Me and John Allen at high school graduation. 

By then, Street Fighter had been out a while, I had mastered many of the characters in the game, and it was time to master the less-popular characters – the sumo wrestler E. Honda and his slaps, Blanka and his rolling attacks and electric eel defense, Chun-Li’s and her aerial attacks.  I got really good at the game and could even kick John Allen’s ass on occasion.  All the while, we were bullshitting about summer romances, plans for school in the Fall, and how things would be different once we turned 21.  (John Allen and I were born a week apart in August of 1972, and much of the summer rolled by before we were old enough to legally drink.)

A funny thing happened during that time period.  While playing Street Fighter one day, John Allen wondered aloud whether he’d still be listening to Freestyle music – his favorite - in his 40s.  At the age of 20, our vision of 40 was that it was the age our lives would basically be over, and we’d succumb to lameness forever.

“Why not?” I asked.  “Your Dad still listens to Led Zep and disco.”

“So,” John Allen asked, “am I going to still be listening to George LeMond and TKA?”

“Shit.  We’ll probably still be playing this game.”

After that embarrassing incident freshman year, followed by seeing all of my new friends at school playing consoles, it suddenly occurred to me.  Maybe we will still be playing video games.

Through my teen years, I had always thought of video games as something I would outgrow one day, like Star Wars figures or Dungeons & Dragons.  Video games were a toy that I’d eventually get tired of, or something I’d not have time for at some point.

But what if we were never supposed to outgrow video games?  What if they grew with us?

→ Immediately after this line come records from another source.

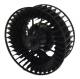 Interior Blower - AB193000S MAHLE - 069412681010, 351104771, 64118361913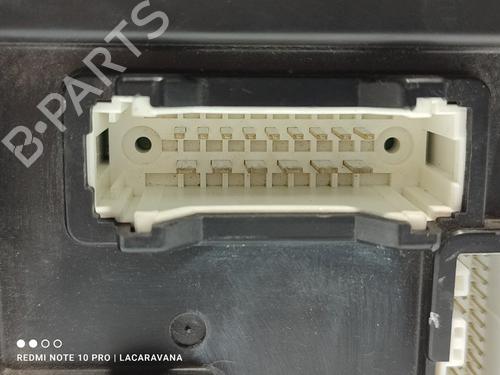 Electronic module NISSAN JUKE (F15) 1.2 DIG-T | BP19396939M83 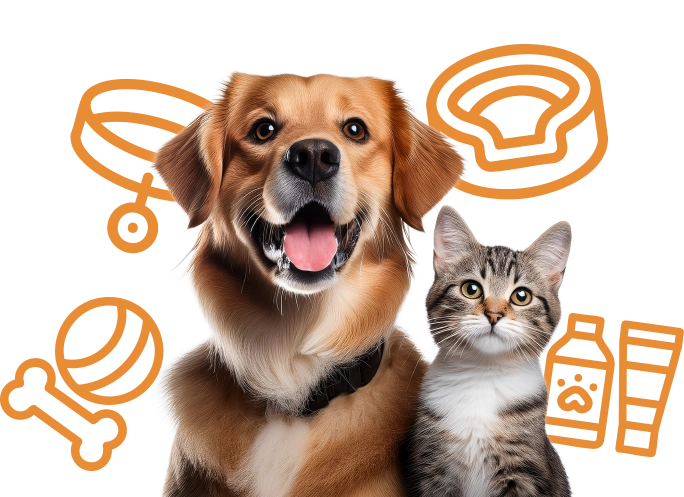 Il mondo di Amici Pet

That day in John Allen’s basement, I stopped treating these fun and challenging little distractions like toys, and I started thinking about them in a whole different way.  And I’d stop being embarrassed by wanting to play a little Super Mario Bros. or Asteroids in my spare time.

What if I wanted to be like the Dad in Silver Spoons?  Dude had an arcade in his house.

As the threat of the return to school loomed in late August, I suddenly found myself really liking Street Fighter II but having no way to play.  To my knowledge, nobody in my fraternity at school even had an SNES console.  At the time, I thought that studies and my new duties at the Ring-tum Phi (our school newspaper) would keep me busy.  And then I remembered that I wasn’t a very serious student, and yeah – there was plenty of time to kill between newspaper columns, tests and keg parties.

When I got back to school, I snagged an old TV from a friend, swung out to the Lexington, VA Wal-Mart and bought a Super Nintendo console.  And the first game I played on it was Street Fighter II.

All the guys in my fraternity loved it.  I’d frequently come back to the fraternity house from campus to find that they’d picked the lock on my door and were in my room playing against one another.

Yeah, this wasn’t something we were supposed to outgrow.